▶ _Data_:
-------
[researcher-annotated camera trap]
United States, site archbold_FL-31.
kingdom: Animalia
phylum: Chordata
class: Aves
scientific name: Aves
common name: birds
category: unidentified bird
-------
Restate the tail of the listing word for word, beginning at the line containing "United States, site archbold_FL-31.".

▶ _Result for this task_:
United States, site archbold_FL-31.
kingdom: Animalia
phylum: Chordata
class: Aves
scientific name: Aves
common name: birds
category: unidentified bird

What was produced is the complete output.